Personal details
- Born: Edward Carus Selwyn 25 November 1853
- Died: 8 November 1918 (aged 64)
- Denomination: Anglicanism
- Spouse: Lucy Ada Arnold ​ ​(m. 1884; died 1894)​ Julia Maud Stuart Dunn ​ ​(m. 1896)​
- Children: Eight
- Education: King's College, Cambridge

= Edward Carus Selwyn =

Edward Carus Selwyn was an English theologian, Scholar and Headmaster who was as Principal of Liverpool College and later Headmaster of Uppingham School as well as being the Honorary Cannon of Peterbourgh.

== Personal life ==
Selwyn was born in Lee, Kent on the 25th November 1853, and was the eldest son of Rev. Edward John Selwyn and his wife Maria Sophia Hughes. He was educated at Eton College before going on to study at King's College, Cambridge.

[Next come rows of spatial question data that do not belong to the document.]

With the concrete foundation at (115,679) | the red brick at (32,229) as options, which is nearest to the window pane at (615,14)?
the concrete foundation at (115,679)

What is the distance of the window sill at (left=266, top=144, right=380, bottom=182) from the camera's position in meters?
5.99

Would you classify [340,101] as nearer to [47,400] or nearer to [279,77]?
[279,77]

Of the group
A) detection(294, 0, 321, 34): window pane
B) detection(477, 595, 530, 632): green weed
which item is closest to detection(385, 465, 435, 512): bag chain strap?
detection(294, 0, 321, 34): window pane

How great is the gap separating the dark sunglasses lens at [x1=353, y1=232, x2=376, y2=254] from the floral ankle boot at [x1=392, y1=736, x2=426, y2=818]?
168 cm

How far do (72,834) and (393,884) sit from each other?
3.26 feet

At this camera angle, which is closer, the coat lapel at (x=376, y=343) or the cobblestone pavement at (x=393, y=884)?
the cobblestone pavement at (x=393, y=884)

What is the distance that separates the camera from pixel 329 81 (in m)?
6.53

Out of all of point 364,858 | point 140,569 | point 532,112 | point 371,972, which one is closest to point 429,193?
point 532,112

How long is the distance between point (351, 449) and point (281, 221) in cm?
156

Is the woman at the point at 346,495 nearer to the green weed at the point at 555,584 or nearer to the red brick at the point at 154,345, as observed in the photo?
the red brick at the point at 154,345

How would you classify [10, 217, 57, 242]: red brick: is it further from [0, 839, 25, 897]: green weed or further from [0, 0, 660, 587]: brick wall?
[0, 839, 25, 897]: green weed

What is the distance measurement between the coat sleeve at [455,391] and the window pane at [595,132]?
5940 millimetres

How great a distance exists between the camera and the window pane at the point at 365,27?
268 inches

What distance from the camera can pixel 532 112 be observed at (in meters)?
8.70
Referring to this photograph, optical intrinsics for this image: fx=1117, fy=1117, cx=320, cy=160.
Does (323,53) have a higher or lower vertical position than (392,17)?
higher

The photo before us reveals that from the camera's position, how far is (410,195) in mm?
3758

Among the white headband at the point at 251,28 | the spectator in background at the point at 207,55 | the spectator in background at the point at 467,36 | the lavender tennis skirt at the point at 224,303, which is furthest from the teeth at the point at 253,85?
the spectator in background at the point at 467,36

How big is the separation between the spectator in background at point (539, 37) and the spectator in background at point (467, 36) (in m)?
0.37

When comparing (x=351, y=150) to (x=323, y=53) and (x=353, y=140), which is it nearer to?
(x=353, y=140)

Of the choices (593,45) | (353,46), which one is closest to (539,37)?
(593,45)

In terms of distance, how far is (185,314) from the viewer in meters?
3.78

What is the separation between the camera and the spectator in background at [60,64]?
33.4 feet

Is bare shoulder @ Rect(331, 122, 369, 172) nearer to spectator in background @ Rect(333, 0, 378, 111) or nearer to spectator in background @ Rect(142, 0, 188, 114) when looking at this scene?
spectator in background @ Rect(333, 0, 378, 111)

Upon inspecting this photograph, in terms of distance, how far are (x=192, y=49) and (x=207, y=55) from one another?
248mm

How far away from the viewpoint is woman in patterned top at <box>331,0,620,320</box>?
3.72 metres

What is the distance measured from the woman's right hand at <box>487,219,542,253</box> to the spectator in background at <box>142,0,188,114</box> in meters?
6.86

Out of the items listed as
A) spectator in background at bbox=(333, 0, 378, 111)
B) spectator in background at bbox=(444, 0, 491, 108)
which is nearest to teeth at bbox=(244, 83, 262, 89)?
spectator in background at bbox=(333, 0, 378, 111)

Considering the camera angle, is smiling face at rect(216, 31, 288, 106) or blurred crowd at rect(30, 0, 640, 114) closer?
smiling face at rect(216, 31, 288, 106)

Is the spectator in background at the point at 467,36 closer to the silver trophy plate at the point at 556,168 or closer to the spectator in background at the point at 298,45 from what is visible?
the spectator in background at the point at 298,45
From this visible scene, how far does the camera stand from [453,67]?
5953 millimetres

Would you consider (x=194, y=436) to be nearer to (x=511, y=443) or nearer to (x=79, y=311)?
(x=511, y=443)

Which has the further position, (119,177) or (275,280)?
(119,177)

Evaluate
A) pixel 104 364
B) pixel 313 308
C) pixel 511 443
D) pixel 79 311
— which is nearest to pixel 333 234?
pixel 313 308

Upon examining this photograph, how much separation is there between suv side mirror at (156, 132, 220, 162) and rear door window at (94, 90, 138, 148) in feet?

He had seven children with his first wife Lucy Ada Arnold including his eldest son Edward Gordon Selwyn until her death in 1894, he then remarried to Julia Maud Stuart Dunn and had one child with her.

== Career as headmaster ==
In 1882, at the age of 28, Selwyn was appointed Principal of Liverpool College, an Independent school in Liverpool at the time. Selwyn was responsible for the Upper School's move from Shaw Street to Lodge Lane in the south of the city; this move would lead to the Middle and Lower schools that still remained in the building on Shaw Street going on to combine into the separate Liverpool Collegiate School in 1908.

After Liverpool College, Selwyn would go on to become Headmaster of Uppingham School (an Independent school in Uppingham, Rutland) during 1888–1907. During his tenure, the school would go through many transformations, including the introduction of the Schools Combined Cadet Force, the Introduction to the school playing Rugby union. as well as the construction of buildings and facilities still used by the school today.